Directive: Word for word, restate every line of the listing that follows.

══ Raw data ══

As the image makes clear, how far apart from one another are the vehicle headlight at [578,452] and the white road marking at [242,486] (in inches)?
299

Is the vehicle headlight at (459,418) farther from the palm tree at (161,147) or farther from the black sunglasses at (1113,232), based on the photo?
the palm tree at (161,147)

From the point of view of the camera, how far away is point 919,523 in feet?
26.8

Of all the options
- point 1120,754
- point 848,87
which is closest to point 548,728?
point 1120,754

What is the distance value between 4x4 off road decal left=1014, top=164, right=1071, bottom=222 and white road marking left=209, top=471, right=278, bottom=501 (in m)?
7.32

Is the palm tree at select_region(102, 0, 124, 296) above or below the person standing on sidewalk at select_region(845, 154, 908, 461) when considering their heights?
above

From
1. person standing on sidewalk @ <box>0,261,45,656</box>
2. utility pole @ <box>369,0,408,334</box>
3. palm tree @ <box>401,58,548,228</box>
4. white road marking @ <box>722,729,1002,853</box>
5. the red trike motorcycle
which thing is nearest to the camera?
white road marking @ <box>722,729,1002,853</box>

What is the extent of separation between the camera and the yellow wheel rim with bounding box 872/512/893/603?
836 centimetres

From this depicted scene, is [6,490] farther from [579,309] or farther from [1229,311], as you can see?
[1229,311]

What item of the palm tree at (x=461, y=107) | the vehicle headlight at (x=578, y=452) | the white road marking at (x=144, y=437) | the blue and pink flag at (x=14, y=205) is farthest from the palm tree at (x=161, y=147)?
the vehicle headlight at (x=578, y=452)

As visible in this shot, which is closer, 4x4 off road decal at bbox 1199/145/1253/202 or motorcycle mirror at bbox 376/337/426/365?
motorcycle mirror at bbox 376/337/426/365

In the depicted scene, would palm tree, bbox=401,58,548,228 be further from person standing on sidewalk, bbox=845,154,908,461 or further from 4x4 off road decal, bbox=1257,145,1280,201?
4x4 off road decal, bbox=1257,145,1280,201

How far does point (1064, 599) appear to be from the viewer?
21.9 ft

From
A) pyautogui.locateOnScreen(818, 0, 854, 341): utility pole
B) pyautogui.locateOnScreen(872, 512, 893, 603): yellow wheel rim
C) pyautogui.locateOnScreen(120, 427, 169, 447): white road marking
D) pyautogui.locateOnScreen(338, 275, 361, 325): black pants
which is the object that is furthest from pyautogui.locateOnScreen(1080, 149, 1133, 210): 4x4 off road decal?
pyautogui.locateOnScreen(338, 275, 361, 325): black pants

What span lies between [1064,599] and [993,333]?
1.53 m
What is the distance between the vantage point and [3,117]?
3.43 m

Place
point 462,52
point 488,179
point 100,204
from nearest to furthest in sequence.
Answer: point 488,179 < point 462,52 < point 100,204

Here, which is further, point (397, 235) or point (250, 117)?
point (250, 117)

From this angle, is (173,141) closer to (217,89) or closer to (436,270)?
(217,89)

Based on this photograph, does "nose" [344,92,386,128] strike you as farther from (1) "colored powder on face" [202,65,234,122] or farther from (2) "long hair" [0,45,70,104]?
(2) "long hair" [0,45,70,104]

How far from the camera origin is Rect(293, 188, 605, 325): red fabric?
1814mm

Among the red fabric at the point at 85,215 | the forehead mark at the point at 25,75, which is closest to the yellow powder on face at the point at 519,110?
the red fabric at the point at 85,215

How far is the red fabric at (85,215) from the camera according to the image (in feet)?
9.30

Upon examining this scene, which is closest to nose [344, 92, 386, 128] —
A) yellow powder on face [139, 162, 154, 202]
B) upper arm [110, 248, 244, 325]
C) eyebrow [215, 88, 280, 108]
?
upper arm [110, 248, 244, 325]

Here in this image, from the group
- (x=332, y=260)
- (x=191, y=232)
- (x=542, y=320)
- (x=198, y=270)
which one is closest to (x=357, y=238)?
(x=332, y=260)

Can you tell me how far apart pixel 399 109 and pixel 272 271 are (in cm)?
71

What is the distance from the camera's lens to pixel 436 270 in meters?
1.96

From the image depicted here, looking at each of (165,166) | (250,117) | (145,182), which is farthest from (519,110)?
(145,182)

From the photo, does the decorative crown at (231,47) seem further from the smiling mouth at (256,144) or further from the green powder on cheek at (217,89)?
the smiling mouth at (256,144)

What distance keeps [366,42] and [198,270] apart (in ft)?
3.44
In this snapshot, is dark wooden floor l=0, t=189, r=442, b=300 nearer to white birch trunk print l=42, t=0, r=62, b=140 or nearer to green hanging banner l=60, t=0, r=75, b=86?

═══

Written answer:
As the image makes clear, how far apart from one another are the vehicle headlight at [578,452] and the white road marking at [242,486] (in inches)?
299

Is the vehicle headlight at (459,418) farther from the palm tree at (161,147) or farther from the black sunglasses at (1113,232), based on the photo?
the palm tree at (161,147)

From the point of view of the camera, how far away is point 919,523 in feet?
26.8

Of all the options
- point 1120,754
- point 848,87
which is closest to point 548,728?
point 1120,754

What is the distance value between 4x4 off road decal left=1014, top=164, right=1071, bottom=222 and white road marking left=209, top=471, right=278, bottom=501 (in m)?
7.32

Is the palm tree at select_region(102, 0, 124, 296) above or below the person standing on sidewalk at select_region(845, 154, 908, 461) when considering their heights?
above

From
1. person standing on sidewalk @ <box>0,261,45,656</box>
2. utility pole @ <box>369,0,408,334</box>
3. palm tree @ <box>401,58,548,228</box>
4. white road marking @ <box>722,729,1002,853</box>
5. the red trike motorcycle
which thing is nearest to the camera?
white road marking @ <box>722,729,1002,853</box>

What is the extent of separation between the camera and the yellow wheel rim with bounding box 872/512/893/603?
836 centimetres

From this depicted scene, is [6,490] farther from [579,309] or farther from [1229,311], as you can see?
[1229,311]

What item of the palm tree at (x=461, y=107) | the vehicle headlight at (x=578, y=452) | the white road marking at (x=144, y=437) | the blue and pink flag at (x=14, y=205) is farthest from the palm tree at (x=161, y=147)?
the vehicle headlight at (x=578, y=452)

As visible in this shot, which is closer, 4x4 off road decal at bbox 1199/145/1253/202 or motorcycle mirror at bbox 376/337/426/365?
motorcycle mirror at bbox 376/337/426/365

In the depicted scene, would palm tree, bbox=401,58,548,228 be further from person standing on sidewalk, bbox=845,154,908,461 or further from 4x4 off road decal, bbox=1257,145,1280,201?
4x4 off road decal, bbox=1257,145,1280,201

How far does point (1064, 599) appear to be from the viewer?
21.9 ft

From
A) pyautogui.locateOnScreen(818, 0, 854, 341): utility pole
B) pyautogui.locateOnScreen(872, 512, 893, 603): yellow wheel rim
C) pyautogui.locateOnScreen(120, 427, 169, 447): white road marking
D) pyautogui.locateOnScreen(338, 275, 361, 325): black pants
which is the object that is furthest from pyautogui.locateOnScreen(1080, 149, 1133, 210): 4x4 off road decal?
pyautogui.locateOnScreen(338, 275, 361, 325): black pants

What span lies between [1064,599] and [993,333]?
1.53 m
What is the distance between the vantage point and [3,117]?
3.43 m

Place
point 462,52
point 488,179
point 100,204
from nearest to furthest in sequence.
Answer: point 488,179 < point 462,52 < point 100,204

Here, which is further, point (397, 235) or point (250, 117)?
point (250, 117)

From this angle, is (173,141) closer to (217,89) or closer to (436,270)?
(217,89)

Based on this photograph, does "nose" [344,92,386,128] strike you as farther from (1) "colored powder on face" [202,65,234,122] or farther from (2) "long hair" [0,45,70,104]?
(2) "long hair" [0,45,70,104]

How far from the camera origin is Rect(293, 188, 605, 325): red fabric?
1814mm

Among the red fabric at the point at 85,215 | the forehead mark at the point at 25,75, which is closest to the yellow powder on face at the point at 519,110?
the red fabric at the point at 85,215

How far is the red fabric at (85,215) from the camera according to the image (in feet)?
9.30

Upon examining this scene, which is closest to nose [344, 92, 386, 128] —
A) yellow powder on face [139, 162, 154, 202]
B) upper arm [110, 248, 244, 325]
C) eyebrow [215, 88, 280, 108]
?
upper arm [110, 248, 244, 325]

Here in this image, from the group
- (x=332, y=260)
- (x=191, y=232)
- (x=542, y=320)
- (x=198, y=270)
which one is closest to (x=357, y=238)?
(x=332, y=260)

Can you tell me how far apart pixel 399 109 and pixel 272 271 are (in cm)?
71

What is the distance from the camera's lens to pixel 436 270 in meters?
1.96

From the image depicted here, looking at each of (165,166) | (250,117) | (145,182), which is farthest from (519,110)?
(145,182)

From the photo, does the decorative crown at (231,47) seem further from the smiling mouth at (256,144) or further from the green powder on cheek at (217,89)?
the smiling mouth at (256,144)

What distance keeps [366,42] and [198,270] apart (in ft)?
3.44
In this snapshot, is dark wooden floor l=0, t=189, r=442, b=300 nearer to white birch trunk print l=42, t=0, r=62, b=140 or nearer to green hanging banner l=60, t=0, r=75, b=86?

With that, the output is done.